Task brief: Copy the text of each item below word for word, leaving out the pictures.
++++++++++
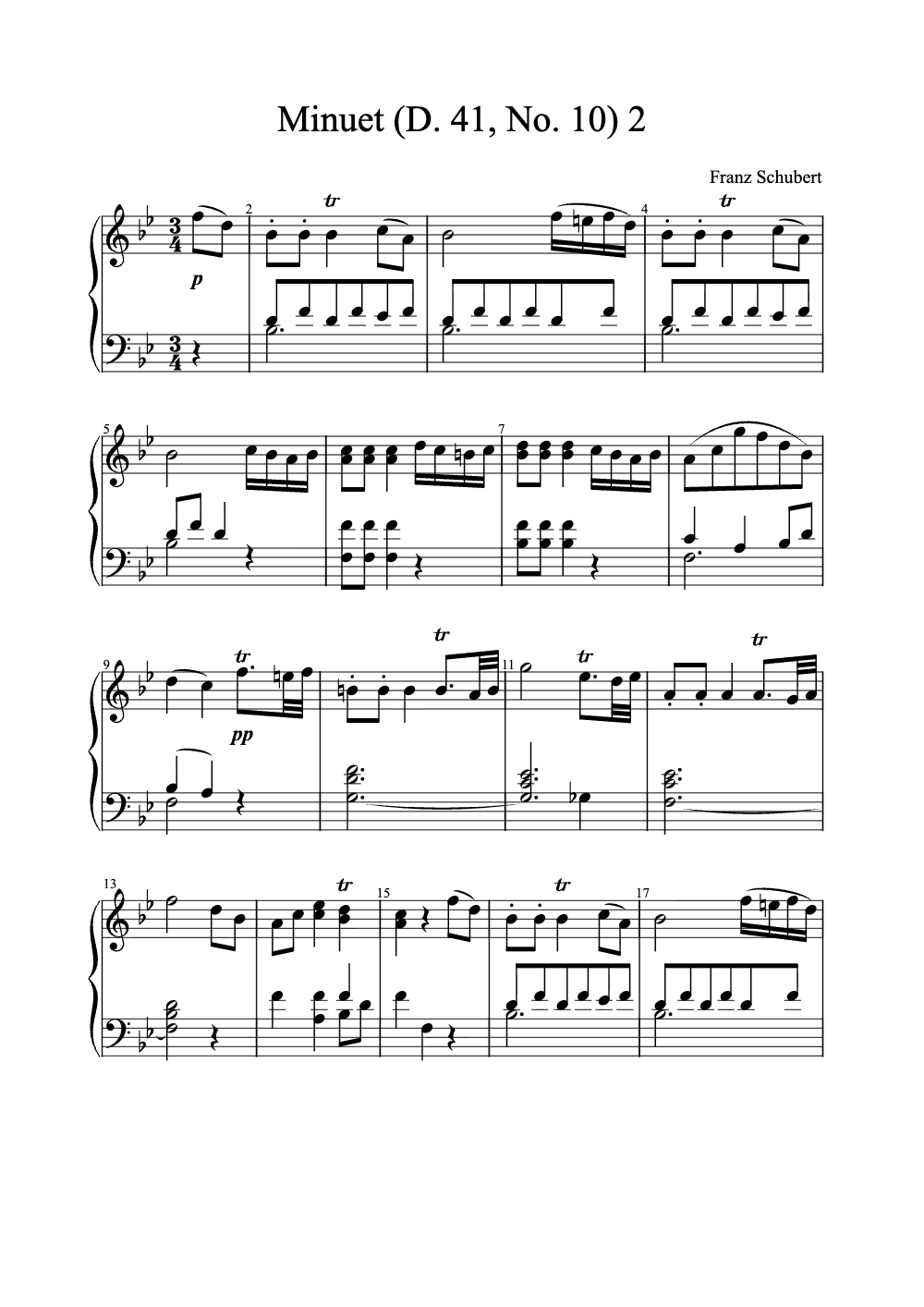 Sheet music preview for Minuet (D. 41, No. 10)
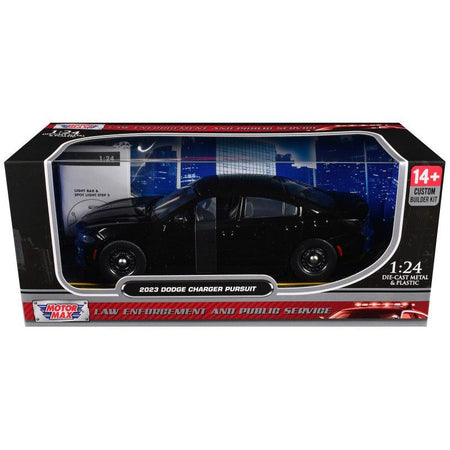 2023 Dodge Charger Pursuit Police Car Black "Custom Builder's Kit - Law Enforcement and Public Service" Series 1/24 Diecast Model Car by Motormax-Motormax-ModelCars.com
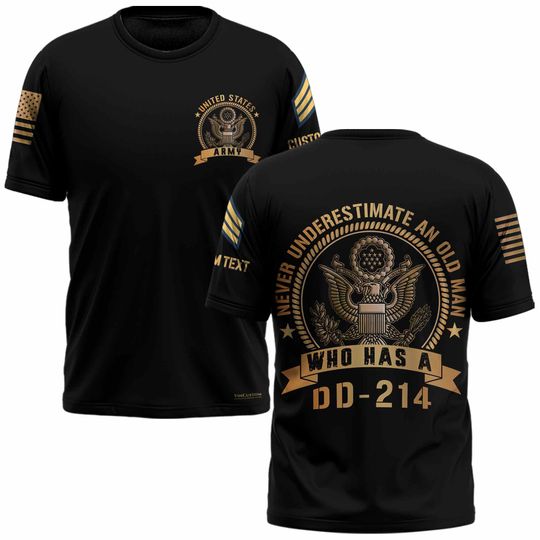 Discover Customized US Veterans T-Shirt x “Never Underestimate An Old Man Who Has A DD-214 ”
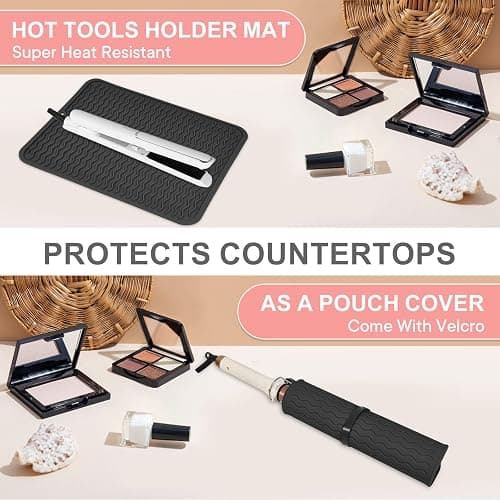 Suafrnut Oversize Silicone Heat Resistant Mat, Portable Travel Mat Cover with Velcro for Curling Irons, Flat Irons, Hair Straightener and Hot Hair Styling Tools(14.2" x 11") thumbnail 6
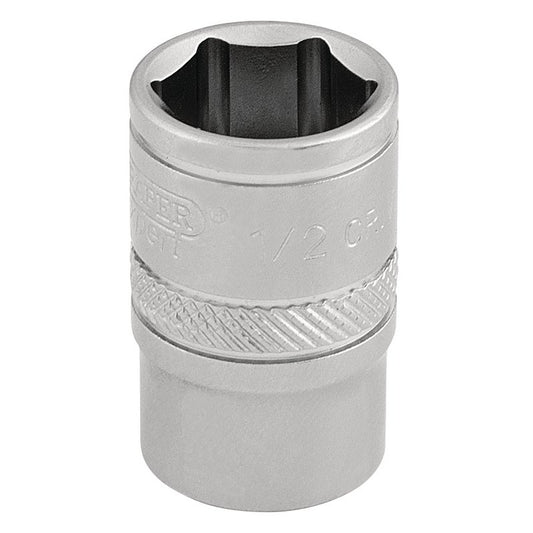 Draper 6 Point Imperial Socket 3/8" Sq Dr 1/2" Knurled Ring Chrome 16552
++++++++++
Solution for this task:
 Sheet music preview for Minuet (D. 41, No. 10)
 2023 Dodge Charger Pursuit Police Car Black "Custom Builder's Kit - Law Enforcement and Public Service" Series 1/24 Diecast Model Car by Motormax-Motormax-ModelCars.com
 Discover Customized US Veterans T-Shirt x “Never Underestimate An Old Man Who Has A DD-214 ”
 Suafrnut Oversize Silicone Heat Resistant Mat, Portable Travel Mat Cover with Velcro for Curling Irons, Flat Irons, Hair Straightener and Hot Hair Styling Tools(14.2" x 11") thumbnail 6
 Draper 6 Point Imperial Socket 3/8" Sq Dr 1/2" Knurled Ring Chrome 16552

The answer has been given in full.